26. Paul McCartneyChaos and Creation In The Backyard (Beatle-ish pop) – no, I didn’t fall for Driving Rain or (I think) Flowers in the Dirt (at least, not too hard) or the many other albums that are invariably described as Macca’s best in years just because we’re so happy to hear that voice and sink into those melodies. But this is indeed his best solo album since Tug Of War some 22 years ago. If you’re a fan, jump.

27. My Morning JacketZ (rock, hold the country) – massive personnel changes make this a different beast than their earth-shakingly good It Still Moves. Gone is the country-ish flavor of the Band and I miss it. But repeated listens prove this is damn durable too.

28. The GrascalsThe Grascals (bluegrass with a dash of Dolly) – pure bluegrass delivered by an ace band that has opened for Dolly Parton. When she drops in for “Viva Las Vegas,” it’s heaven. But their own covers and originals are terrific as well. Formidable.

29. Hot Hot HeatElevator (blender pop) – this has to be the worst name for the best band in a while. Unlike say Franz Ferdinand, they don’t pillage one particular retro style—they steal from ‘em all. Really good. But their name was so dorky I avoided the album for ages so I haven’t really lived with it yet.

30. Kaiser ChiefsEmployment (pop) – this UK act was my favorite live show of last year.

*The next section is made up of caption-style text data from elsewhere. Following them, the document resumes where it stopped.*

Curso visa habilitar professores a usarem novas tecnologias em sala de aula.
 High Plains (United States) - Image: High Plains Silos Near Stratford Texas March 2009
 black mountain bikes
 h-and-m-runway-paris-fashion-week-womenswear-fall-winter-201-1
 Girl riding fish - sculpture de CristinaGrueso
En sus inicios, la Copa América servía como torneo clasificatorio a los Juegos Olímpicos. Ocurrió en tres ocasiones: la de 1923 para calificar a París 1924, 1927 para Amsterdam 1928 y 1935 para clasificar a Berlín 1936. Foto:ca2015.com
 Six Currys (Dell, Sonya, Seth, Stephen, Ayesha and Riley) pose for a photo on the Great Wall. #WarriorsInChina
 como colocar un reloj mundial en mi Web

But their singles are so crack cocaine-addictive (namely “Everyday I Love You Less and Less” and “I Predict A Riot”) and the album gets off to such a righteous start I wanted it to be one of the best albums EVER and was disappointed when they came back down to earth. Very promising, though.

31. Lee Ann WomackThere’s More Where That Came From (70s country) – nothing is more dangerous than success. Womack scored an across-the-board smash with “I Hope You Dance,” a prom/wedding song if ever there was one. Then she chased similar pop hits with dire results. She gets back down to business with this retro collection of solid songs that remind us why she’s one of country’s best singers. Smooth. And a relief.

32. Various Our New Orleans (jazz soul benefit CD) – of all the Katrina benefit albums, this is the one you will actually listen to again and again. Everyone from Dr. John to Allen Toussaint and Irma Thomas chips in, along with Buckwheat Zydeco, the Dirty Dozen Brass Band and more. Instead of the obligatory Randy Newman cover, they bring in Newman himself for the finale, a charged rendition of “Lousiana 1927” with the New York Philharmonic.

33. Gorillaz Demon Days (animated pop) – the best animated pop band since the Archies. That means nothing of course, but it definitely means something when I’m looking forward to the next Gorillaz project more than I am the next Blur album. Fancy that. Terrifically groovy dance pop.

34. Common Be (overdue hip-hop breakthrough) – smart, thoughtful hip-hop, for the most part. Common’s delivered solid work for years but it took Kanye West to finally put him over the top. (And no Kanye on this list. Some great singles but I still can't get behind him without reservations.)

35. Toto Bona Lokua (world pop, sans instruments) – three acclaimed vocalists come together to improvise songs with only a hint of backing musicians. Think of it as a male Zap Mama.

36. Adam Guettel The Light In The Piazza (Broadway) – gets better and better with every listen. Why did I ever imagine this wasn’t supremely well-crafted and emotionally engaging?

37. Brad Mehldau TrioDay Is Done (jazz) – especially for the swinging takes on the Beatles tunes “Martha My Dear” and “She’s Leaving Home” (one of my least favorite Beatles tracks and here they’ve brought it to life for me). Adventurous.

38. Shelby Lynne Suit Yourself (finally, she did) – like Womack, Lynne chased some pop glory but she’s rediscovered herself with this dry, straightforward collection of songs. A real talent.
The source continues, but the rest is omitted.